13 thoughts on “Men & Dancing

  1. My man likes to dance even though he sucks at it AND looks silly doing it (as do I), but he can appreciate how much fun it is. I don’t know if it has so much to do with dancing as it does with confidence.


  2. What a great post, Jianne! My hubby always enjoyed hitting the clubs as a youngster in university…perhaps beer played a part. Now, we don’t dance, other than at weddings. However, my moves aren’t too slick, so I don’t mind. If he were a good dancer, I’d be embarrassed by my left feet. So, I guess we match each other!


  3. Our first date was a dance and it’s one of the few times we have ever gone dancing. Frankly he sucks at it. We’re talking full on White Man Overbite level of suck. Love him in spite of it, but man, oh man, do I miss dancing with a man who knows how to move and to lead!


  4. My man is like Paige’s — he likes to dance but he sucks at it.

    We did take ballroom dancing lessons, uh, dismal failure since he has no rhythm. He’s of Dutch-German heritage — says it all.

    Even though he’s a natural athlete, when dancing his hips don’t move right (well, in dancing they don’t move right –but that other thing is a whole nother story). Give him something to hit with a modified stick of any sort, and he’s there — golf, baseball, tennis, racquetball — oh and his arms — basketball and volleyball, Dancing, not so much. That’s okay, when we grew up in the 60s, dancing was sort of a solo sport anyway. 🙂


    • My husband’s Dutch also, Monette. I’ve tried everything, put your foot down when you hear the drum, all the stuff it says to do when you google no sense of rhythm.Sigh.
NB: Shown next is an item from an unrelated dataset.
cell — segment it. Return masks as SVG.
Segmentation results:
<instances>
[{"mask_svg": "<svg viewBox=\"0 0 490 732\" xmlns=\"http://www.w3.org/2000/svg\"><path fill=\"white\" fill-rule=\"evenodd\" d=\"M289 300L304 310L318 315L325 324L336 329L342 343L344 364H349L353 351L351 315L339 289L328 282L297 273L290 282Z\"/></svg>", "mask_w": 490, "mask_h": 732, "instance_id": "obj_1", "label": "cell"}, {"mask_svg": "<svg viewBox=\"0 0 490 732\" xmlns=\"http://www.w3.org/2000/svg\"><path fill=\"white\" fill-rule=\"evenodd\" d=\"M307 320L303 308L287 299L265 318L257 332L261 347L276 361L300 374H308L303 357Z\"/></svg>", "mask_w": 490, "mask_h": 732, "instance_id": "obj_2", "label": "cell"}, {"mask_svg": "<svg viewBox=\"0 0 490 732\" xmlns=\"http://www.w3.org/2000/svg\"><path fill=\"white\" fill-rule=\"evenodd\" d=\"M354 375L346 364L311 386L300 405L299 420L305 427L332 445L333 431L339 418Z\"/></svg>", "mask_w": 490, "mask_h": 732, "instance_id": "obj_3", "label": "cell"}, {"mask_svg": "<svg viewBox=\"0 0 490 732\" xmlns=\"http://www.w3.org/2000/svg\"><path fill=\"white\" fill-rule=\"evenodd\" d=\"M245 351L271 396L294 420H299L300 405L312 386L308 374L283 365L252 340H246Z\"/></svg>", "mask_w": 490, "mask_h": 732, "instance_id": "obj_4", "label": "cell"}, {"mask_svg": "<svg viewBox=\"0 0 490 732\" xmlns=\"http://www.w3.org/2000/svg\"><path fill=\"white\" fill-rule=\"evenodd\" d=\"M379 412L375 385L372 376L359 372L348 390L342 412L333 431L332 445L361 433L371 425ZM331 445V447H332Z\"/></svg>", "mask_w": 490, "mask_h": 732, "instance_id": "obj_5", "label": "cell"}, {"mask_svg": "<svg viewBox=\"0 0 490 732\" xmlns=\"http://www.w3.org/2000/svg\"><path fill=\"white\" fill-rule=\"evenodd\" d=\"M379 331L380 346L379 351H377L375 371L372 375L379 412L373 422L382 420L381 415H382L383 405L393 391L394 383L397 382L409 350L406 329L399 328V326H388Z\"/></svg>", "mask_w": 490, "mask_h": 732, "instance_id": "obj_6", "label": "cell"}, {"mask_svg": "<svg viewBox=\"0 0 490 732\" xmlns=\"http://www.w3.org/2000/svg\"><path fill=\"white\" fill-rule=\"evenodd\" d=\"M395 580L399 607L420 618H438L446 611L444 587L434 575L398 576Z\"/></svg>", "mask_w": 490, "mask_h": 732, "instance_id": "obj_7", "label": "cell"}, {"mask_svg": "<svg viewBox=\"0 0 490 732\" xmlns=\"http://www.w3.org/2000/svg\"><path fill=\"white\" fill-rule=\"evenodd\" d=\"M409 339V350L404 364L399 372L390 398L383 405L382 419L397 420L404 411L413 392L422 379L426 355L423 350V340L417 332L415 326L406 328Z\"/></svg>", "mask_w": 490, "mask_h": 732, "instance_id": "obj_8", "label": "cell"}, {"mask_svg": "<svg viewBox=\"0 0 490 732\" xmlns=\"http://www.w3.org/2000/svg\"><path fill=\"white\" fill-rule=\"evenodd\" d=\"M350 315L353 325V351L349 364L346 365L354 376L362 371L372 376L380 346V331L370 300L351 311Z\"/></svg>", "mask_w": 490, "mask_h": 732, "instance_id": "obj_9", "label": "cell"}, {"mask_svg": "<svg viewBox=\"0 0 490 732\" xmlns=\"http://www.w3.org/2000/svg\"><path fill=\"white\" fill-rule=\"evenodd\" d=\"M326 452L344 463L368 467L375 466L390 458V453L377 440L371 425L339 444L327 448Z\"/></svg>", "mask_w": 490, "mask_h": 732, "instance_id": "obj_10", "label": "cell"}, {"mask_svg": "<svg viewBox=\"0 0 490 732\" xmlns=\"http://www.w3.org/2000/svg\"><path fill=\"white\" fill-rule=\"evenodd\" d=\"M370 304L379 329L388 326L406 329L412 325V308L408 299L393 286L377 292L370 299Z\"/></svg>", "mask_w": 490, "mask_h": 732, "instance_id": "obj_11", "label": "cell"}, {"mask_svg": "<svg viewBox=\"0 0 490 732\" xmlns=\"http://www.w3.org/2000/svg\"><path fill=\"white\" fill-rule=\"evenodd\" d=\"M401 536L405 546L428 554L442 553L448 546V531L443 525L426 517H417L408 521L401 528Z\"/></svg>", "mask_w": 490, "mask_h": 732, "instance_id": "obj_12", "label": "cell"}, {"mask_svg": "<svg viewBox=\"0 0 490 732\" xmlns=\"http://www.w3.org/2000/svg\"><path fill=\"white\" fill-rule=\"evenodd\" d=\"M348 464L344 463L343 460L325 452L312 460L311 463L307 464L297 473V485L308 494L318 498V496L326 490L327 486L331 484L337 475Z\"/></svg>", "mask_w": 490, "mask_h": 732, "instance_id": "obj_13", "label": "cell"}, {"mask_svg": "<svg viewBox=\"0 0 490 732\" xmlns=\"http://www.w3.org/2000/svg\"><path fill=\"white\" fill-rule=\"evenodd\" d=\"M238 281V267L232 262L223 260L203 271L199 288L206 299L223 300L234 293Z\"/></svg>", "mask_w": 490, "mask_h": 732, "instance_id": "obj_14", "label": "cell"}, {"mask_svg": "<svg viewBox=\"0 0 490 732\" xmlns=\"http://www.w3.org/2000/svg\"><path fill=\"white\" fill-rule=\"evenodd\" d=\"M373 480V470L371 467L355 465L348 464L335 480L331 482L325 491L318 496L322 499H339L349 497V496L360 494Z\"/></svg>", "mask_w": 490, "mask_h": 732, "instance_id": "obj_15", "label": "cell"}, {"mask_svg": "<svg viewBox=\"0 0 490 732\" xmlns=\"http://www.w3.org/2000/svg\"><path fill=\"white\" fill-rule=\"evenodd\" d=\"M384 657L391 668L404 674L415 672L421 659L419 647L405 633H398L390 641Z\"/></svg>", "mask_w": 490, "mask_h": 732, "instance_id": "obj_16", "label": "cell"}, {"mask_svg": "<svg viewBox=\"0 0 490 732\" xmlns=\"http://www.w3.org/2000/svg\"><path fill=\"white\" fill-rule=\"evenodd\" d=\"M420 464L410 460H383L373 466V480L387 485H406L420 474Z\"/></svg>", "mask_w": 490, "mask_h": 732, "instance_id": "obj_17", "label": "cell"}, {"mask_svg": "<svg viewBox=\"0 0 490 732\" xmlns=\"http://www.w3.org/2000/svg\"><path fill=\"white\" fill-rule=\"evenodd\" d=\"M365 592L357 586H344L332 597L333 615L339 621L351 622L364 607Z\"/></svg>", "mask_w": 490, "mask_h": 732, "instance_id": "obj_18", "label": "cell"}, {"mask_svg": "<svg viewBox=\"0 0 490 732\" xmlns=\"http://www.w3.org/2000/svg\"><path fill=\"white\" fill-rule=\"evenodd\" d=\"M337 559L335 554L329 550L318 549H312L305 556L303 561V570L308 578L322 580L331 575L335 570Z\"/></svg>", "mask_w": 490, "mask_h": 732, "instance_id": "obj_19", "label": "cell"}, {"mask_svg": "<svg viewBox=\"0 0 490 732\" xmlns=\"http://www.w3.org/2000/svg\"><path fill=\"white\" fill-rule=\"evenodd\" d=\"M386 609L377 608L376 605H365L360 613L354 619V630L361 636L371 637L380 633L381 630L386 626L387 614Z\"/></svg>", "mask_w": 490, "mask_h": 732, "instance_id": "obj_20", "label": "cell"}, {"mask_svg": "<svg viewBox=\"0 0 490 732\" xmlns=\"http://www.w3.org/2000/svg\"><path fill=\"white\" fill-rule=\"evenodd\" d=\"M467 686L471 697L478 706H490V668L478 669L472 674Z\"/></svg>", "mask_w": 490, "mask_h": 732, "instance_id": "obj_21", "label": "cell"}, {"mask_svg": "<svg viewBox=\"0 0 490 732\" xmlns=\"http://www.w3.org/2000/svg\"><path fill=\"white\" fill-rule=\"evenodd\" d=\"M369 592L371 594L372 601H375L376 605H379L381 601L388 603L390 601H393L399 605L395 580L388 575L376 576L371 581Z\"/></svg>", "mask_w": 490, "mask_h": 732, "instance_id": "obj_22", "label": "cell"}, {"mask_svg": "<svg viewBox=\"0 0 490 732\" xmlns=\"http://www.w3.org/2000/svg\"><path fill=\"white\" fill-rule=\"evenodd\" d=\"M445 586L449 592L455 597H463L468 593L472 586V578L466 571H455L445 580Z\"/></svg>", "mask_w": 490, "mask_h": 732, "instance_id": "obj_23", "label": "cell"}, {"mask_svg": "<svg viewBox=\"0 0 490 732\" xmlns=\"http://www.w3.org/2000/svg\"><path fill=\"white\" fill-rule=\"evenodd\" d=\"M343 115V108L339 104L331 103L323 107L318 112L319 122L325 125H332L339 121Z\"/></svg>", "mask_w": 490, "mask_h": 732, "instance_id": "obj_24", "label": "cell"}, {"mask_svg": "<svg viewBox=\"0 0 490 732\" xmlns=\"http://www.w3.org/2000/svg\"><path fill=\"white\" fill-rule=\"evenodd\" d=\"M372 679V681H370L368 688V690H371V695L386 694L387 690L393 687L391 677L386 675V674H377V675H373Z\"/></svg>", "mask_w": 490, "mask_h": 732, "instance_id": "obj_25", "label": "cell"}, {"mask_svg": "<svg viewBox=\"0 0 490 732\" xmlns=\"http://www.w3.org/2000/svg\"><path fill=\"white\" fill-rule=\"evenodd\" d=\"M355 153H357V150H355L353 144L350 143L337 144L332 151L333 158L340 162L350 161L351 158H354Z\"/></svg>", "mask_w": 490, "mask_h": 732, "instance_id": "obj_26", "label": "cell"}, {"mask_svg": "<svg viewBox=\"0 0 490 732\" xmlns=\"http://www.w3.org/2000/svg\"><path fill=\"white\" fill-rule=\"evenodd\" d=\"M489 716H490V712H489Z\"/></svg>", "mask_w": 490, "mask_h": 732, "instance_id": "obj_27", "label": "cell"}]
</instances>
Thankfully, that’s the only thing I’d change.


  5. I like to dance. My guy likes to dance–but he’s got the rhythm of three-legged stork. Who cares? We have a good time. Back in the day every little neighborhood club had live bands, except on Sunday and Monday nights. $2 cover charge. Those little clubs have gone by the wayside. So have juke boxes. I’ve danced to many a quarter in a juke box. Our local VFW club has live bands and dances every other Saturday. $35 a couple. BYOB. The place is packed. I once lived in a house backed up to a neighborhood park. A band set up every Friday night 8-midnight. No charge, but every three sets, they passed the hat. You spoke of Latin American men. Music is a big part of life. Kids start dancing same time they learn to walk. I lived in a tiny jungle village. We had a cantina–a roof, no walls, chickens roosted on the backs of chairs and no horses were allowed on the dance floor. Word spread like a flash flood through the mountain when a band was coming and by full dark, there would be 500-600 people. If you wanted to dance under the thatched roof, you paid a $1. Otherwise natives danced on the paths or dirt until the band collapsed around four or five in the morning. Dance used to be be a large part of our entertainment. Not so much any more.
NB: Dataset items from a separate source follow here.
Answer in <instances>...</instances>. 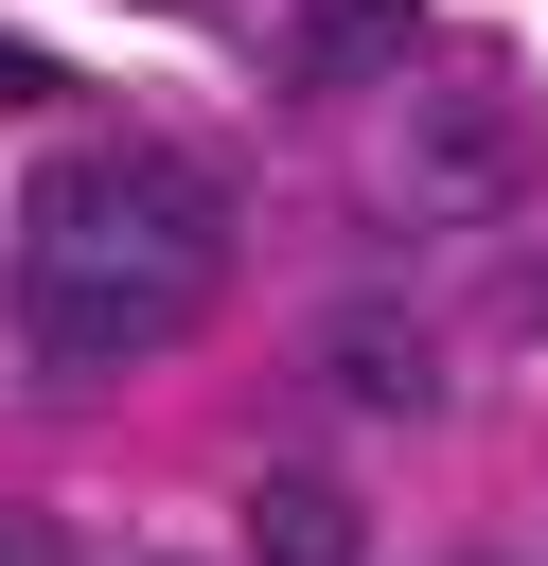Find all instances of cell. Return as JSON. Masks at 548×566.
<instances>
[{
  "label": "cell",
  "mask_w": 548,
  "mask_h": 566,
  "mask_svg": "<svg viewBox=\"0 0 548 566\" xmlns=\"http://www.w3.org/2000/svg\"><path fill=\"white\" fill-rule=\"evenodd\" d=\"M212 265H230V212L177 159H71L18 212V318H35L53 371H106V354L194 336L212 318Z\"/></svg>",
  "instance_id": "obj_1"
},
{
  "label": "cell",
  "mask_w": 548,
  "mask_h": 566,
  "mask_svg": "<svg viewBox=\"0 0 548 566\" xmlns=\"http://www.w3.org/2000/svg\"><path fill=\"white\" fill-rule=\"evenodd\" d=\"M513 177H530V124H513V88L495 71H389V212L407 230H477V212H513Z\"/></svg>",
  "instance_id": "obj_2"
},
{
  "label": "cell",
  "mask_w": 548,
  "mask_h": 566,
  "mask_svg": "<svg viewBox=\"0 0 548 566\" xmlns=\"http://www.w3.org/2000/svg\"><path fill=\"white\" fill-rule=\"evenodd\" d=\"M318 389H336V407H389V424H407V407H424L442 371H424L407 301H336V318H318Z\"/></svg>",
  "instance_id": "obj_3"
},
{
  "label": "cell",
  "mask_w": 548,
  "mask_h": 566,
  "mask_svg": "<svg viewBox=\"0 0 548 566\" xmlns=\"http://www.w3.org/2000/svg\"><path fill=\"white\" fill-rule=\"evenodd\" d=\"M407 53H424V18H407V0H301V35H283V71H301V88H389Z\"/></svg>",
  "instance_id": "obj_4"
},
{
  "label": "cell",
  "mask_w": 548,
  "mask_h": 566,
  "mask_svg": "<svg viewBox=\"0 0 548 566\" xmlns=\"http://www.w3.org/2000/svg\"><path fill=\"white\" fill-rule=\"evenodd\" d=\"M247 566H354V478L283 460V478L247 495Z\"/></svg>",
  "instance_id": "obj_5"
},
{
  "label": "cell",
  "mask_w": 548,
  "mask_h": 566,
  "mask_svg": "<svg viewBox=\"0 0 548 566\" xmlns=\"http://www.w3.org/2000/svg\"><path fill=\"white\" fill-rule=\"evenodd\" d=\"M0 566H71V531L53 513H0Z\"/></svg>",
  "instance_id": "obj_6"
}]
</instances>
      • Jianne, you’re funny. The only place I rock these days is in a chair! However–my family still has a home in the village and I have the keys . . . and the government built a road that goes right past the house . . . so don’t have to ford rivers, change horses on the other side . . . right this minute the mangos are ripe, the mandarinas and naranja trees are in bloom, the villagers are harvesting coffee beans and the village is gearing up for an agricultural fair with lots of music and fabulous native food. I miss it …


  6. I love dancing, and since I was a kid, I always danced from ballet to modern dance to ballroom dancing… but to find a partner is another story! And I live in France… men my generation aren’t real interested in ballroom dances. But since Dancing With The Star (French version) it’s changing a bit. Only thing here that appeals as much to the men as to the ladies is latino dances (salsa, bachata, merengue, …) but it’s more the sensuality of it for the guys, I think.


    • I love salsa and merengue, Valerie. I’ve no clue what bachata is, but I’m sure I’d love it. My dancing now is relegated to Zumba classes. I am addicted. It’s so much fun and always different. When I was in college, I had a good friend who was a heavenly dancer. The man was moonbeams on his feet. I swear you felt like you were floating on ocean waves. Sadly the dh disliked him on sight, but I still remember fondly swirling in his arms.